I encountered this error message and eventually discovered that the error message was misleading. In my case there appears to have been a routing issue in IIS which caused the global.asax from another site on the web server to be read thus generating the error.

In IIS, my site was bound to http:*80:webservices.local and contained an application called MyAPI. I received the dreaded message when calling the MyAPI application using the web server's ip address.

In order to successfully call my application I had to add a host file entry for webservices.local on all of the machines that called the MyAPI application. Then all of my requests had to be prefixed with http://webservices.local/MyAPI/ in order to route correctly.

Upvotes: 0

Vishnu
Vishnu

Reputation: 2187

For my case, the web assembly was part of GAC... so after build, it need to installed in GAC and it worked.

Upvotes: 0

Codeone
Codeone

Reputation: 1201

cant load errors with your project firstly Fix your errors and after rebuild project its working

Upvotes: -3

Stachu
Stachu

Reputation: 5847

I spent literally a day trying to resolve this.

The only thing that worked was deleting the .sln file, creating a new one, and adding the projects back in one by one.

¯\_(ツ)_/¯ - Programming - ¯\_(ツ)_/¯

Upvotes: 0

Facio Ratio
Facio Ratio

Reputation: 3393

Your local web server is running different code than what you're actually working on. Ensure you have stopped debugging, stop your local web server, clean and rebuild as Peter suggested, double-check your global.asax and global.asax.cs, and try again.

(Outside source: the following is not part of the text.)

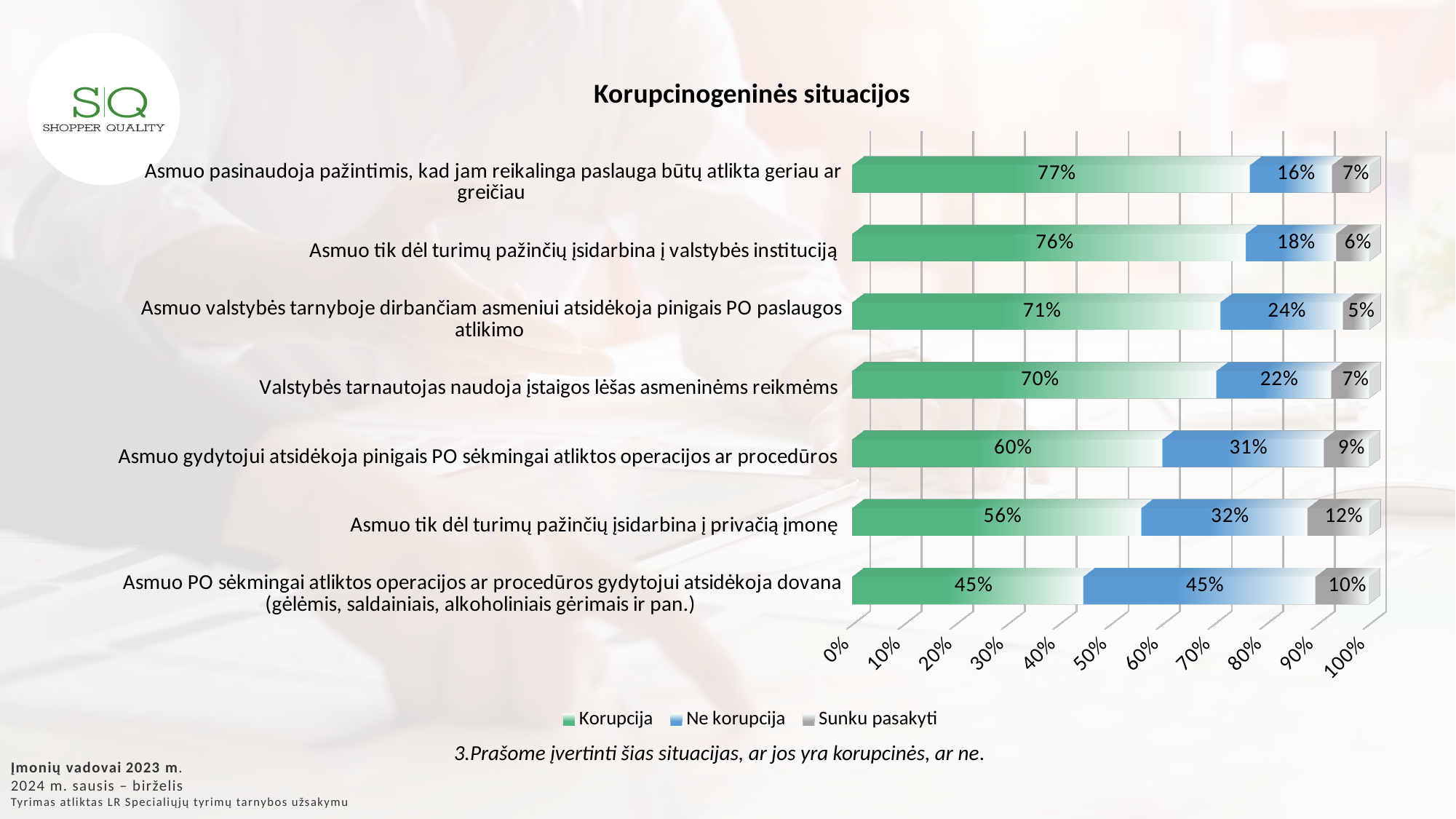
Which category has the highest 'Korupcija' value? Asmuo pasinaudoja pažintimis, kad jam reikalinga paslauga būtų atlikta geriau ar greičiau Which colour represents the 'Sunku pasakyti' series? Grey Which category has the lowest 'Korupcija' value? Asmuo PO sėkmingai atliktos operacijos ar procedūros gydytojui atsidėkoja dovana (gėlėmis, saldainiais, alkoholiniais gėrimais ir pan.) What is the title of the chart? Korupcinogeninės situacijos What is the 'Sunku pasakyti' value for 'Asmuo tik dėl turimų pažinčių įsidarbina į privačią įmonę'? 12% What is the 'Korupcija' value for 'Asmuo tik dėl turimų pažinčių įsidarbina į valstybės instituciją'? 76% Which is larger: the 'Ne korupcija' value for 'Asmuo valstybės tarnyboje dirbančiam asmeniui atsidėkoja pinigais PO paslaugos atlikimo' or for 'Asmuo tik dėl turimų pažinčių įsidarbina į privačią įmonę'? Asmuo tik dėl turimų pažinčių įsidarbina į privačią įmonę What is the difference between the 'Korupcija' and 'Ne korupcija' values for 'Valstybės tarnautojas naudoja įstaigos lėšas asmeninėms reikmėms'? 48% How many series does the legend list? 3 What type of chart is shown on the slide? Stacked bar chart What is the 'Ne korupcija' value for 'Asmuo gydytojui atsidėkoja pinigais PO sėkmingai atliktos operacijos ar procedūros'? 31% How many categories (situations) are plotted in the chart? 7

If this doesn't work and you are using local IIS, try removing the site in IIS Manager and recreating it manually.

Upvotes: 190

bkwdesign
bkwdesign

Reputation: 2097

I was working on an older 'folder based' ASP.NET web project (which I loathe) - and found this to be my fix:

Create an App_Code folder (if you didn't have one already)

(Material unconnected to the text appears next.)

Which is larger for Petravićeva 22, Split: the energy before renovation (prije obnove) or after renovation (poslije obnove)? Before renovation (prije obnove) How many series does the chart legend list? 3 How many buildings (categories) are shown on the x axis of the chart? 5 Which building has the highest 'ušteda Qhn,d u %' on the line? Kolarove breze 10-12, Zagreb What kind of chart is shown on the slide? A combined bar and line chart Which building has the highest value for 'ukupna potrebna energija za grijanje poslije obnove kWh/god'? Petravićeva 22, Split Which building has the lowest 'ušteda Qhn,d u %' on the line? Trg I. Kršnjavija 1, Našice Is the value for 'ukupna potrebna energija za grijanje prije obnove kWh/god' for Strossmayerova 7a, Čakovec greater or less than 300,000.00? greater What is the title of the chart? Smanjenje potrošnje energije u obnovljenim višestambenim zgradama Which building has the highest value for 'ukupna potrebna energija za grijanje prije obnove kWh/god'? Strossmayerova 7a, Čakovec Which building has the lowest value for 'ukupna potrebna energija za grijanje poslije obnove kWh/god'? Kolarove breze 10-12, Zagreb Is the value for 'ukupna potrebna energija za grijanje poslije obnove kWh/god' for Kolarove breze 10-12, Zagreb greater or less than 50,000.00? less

Move the Global.asax.vb file into the App_Code folder

The markup in Global.asax can leave out any namespaces (at least, for this style of project, afaik):

<%@ Application Codebehind="Global.asax.vb" Inherits="MyApp" Language="VB" %>

...where "MyApp" is the name of the class being defined in Global.asax.vb

Upvotes: 5

Mahesh
Mahesh

Reputation: 46

I too faced the same problem. Despite of following every Answer it didnt work. Then I changed the "Inherits=namespace.class" to "Inherits=fully qualified assemble name" i.e "Inherits=namespace.class,assemblyname, Version=, Culture=, PublicKeyToken=" Hope it helps.

Upvotes: 1

Seyed Morteza Mousavi
Seyed Morteza Mousavi

Reputation: 6953

I have same problem when I have 2 instance of Visual Studio running same project. So I closed both Visual Studio and opened only one instance and It works fine now!

Upvotes: 2

S s
S s

Reputation: 877

The problem for me is that I didn't include global.asax.cs in my project. And because I was copying files from a .net 4.5 to a 4.0 I didn't comment out lines that are not needed in 4.0. Because it was not included visual studio compiled it anyway without issues. But when I included it, it highlighted the lines that cause problems.

using System;
using System.Collections.Generic;
using System.Linq;
using System.Web;
//using System.Web.Http;
using System.Web.Mvc;
//using System.Web.Optimization;
using System.Web.Routing;

namespace YourNameSpace
{
    public class WebApiApplication : System.Web.HttpApplication
    {
        protected void Application_Start()
        {
            AreaRegistration.RegisterAllAreas();
            //GlobalConfiguration.Configure(WebApiConfig.Register);
            FilterConfig.RegisterGlobalFilters(GlobalFilters.Filters);
            RouteConfig.RegisterRoutes(RouteTable.Routes);
            //BundleConfig.RegisterBundles(BundleTable.Bundles);
        }
    }
}

Upvotes: 0

htm11h
htm11h

Reputation: 1779

I have to report that I tried at least 4 suggestions from this post. None of them worked. Yet I am happy to report that I recovered by retrieving from back up. Only had to update my last code changes from log file. Took less then 10 minutes. Spent 3 times that reading this post and trying other suggestions. Sorry.

It was a very weird error. Good luck to anyone else encountering this gremlin.